A 2011 Chevy Volt is seen at a dealership in Northridge, Calif.
By Paul A. Eisenstein
A spectacular flop, or just a slow start?
One thing is certain, the battery car is going to have to gain some serious momentum if it’s going to have a real impact on the U.S. automotive market -- or come anywhere close to meeting the White House’s target of putting 1.5 million battery-powered cars on the road by mid-decade.
Despite widespread coverage in both the automotive and mainstream media – and the introduction of a number of new models – battery cars barely showed up as a rounding error on the automotive sales charts in 2011, plug-in hybrids and pure battery-electric vehicles collectively generating less than 18,000 sales, or about as many Accord sedans Honda sold in December alone.
Proponents insist that the technology shouldn’t be measured by 2011 results and will need a few years to build momentum, particularly to see the sort of improvements in cost and range needed to become more directly competitive with the time-tested internal combustion engine.
But skeptics are questioning whether so much money and effort should be focused on battery power when there are other potential alternatives to the combustion engine in the offing.
“This is how the auto industry itself started out 125 years ago, taking very slow, stuttering steps,” cautioned Rebecca Lindland, research chief with IHS Automotive. While some of her colleagues have dubbed the battery car a failure, she says it’s “too early to panic.”
-------
- **Required actions**:
• a. According to the article on battery car sales, how many plug-in hybrids and pure battery-electric vehicles were sold in 2011?
• b. Please write the next part of the battery car sales article, picking up after its final sentence.

- **Given information**:
-------
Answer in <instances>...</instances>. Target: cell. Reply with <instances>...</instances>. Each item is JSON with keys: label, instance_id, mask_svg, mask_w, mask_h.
-------
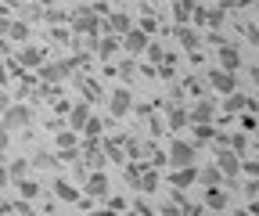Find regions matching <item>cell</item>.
-------
- **The results**:
• a. Fewer than 18,000.

• b.
The year ended with the much-ballyhooed Chevrolet Volt plug-in hybrid (Chevy prefers “extended-range electric vehicle”) logging just short of 8,000 sales. The carmaker insists it actually met its goal of building 10,000 Volts, but it clearly fell short of its plan to sell that many last year. Early in 2011 Nissan crowed about logging over 20,000 advance deposits for its electric Nissan Leaf but barely reached 10,000 in sales. Again, the carmaker considers that a success.
Others aren’t so upbeat.
“I’d say they failed,” proclaimed Joe Phillippi, chief analyst with AutoTrends Consulting.
Phillippi also admits it may be too early to write battery cars off entirely. Consider the experience of the Toyota Prius, today the world’s most successful conventional hybrid-electric vehicle. When it made its debut a decade ago it sold less than 6,000 units in its first year on the U.S. market. But last year it was the world’s best-selling hybrid and accounted for roughly half of gas-electric model sales in the United States.
Then again, add all hybrids together and sales totaled just 274,927 last year, or barely 2.1 percent of the 12.78 million cars, light trucks and crossovers sold in the U.S. in 2011.
Tesla Motors founder and Chairman Elon Musk insists the electric side of the industry will slowly ramp up as batteries get better and costs come down. He points to the California-based start-up’s new Model S sedan, due later this year, which will offer buyers a choice of 160-, 230- and even a 300-mile battery pack. Currently, most models get less than 100 miles per charge.
Ford’s global product chief Derrick Kuzak is not quite as enthusiastic about electric cars, but he’s still an advocate, suggesting Ford’s goal is “to drive up scale” to bring down costs and improve the limiting factors of an electric vehicle, like range and charging times.
Ford has just launched a lithium-ion-powered version of its Focus model and, in the coming months, will add both conventional hybrid and plug-in versions of the new C-Max “people mover.” There will be no gas-only version.
Kuzak expects battery power to account for anywhere between 10 and 25 percent of the car market by 2020, with factors ranging from technological breakthroughs to government mandates impacting the actual tally. He cautions that Ford anticipates conventional hybrids will account for three-quarters of all battery-based vehicle sales, followed by plug-ins and then battery-electric vehicles, or BEVs.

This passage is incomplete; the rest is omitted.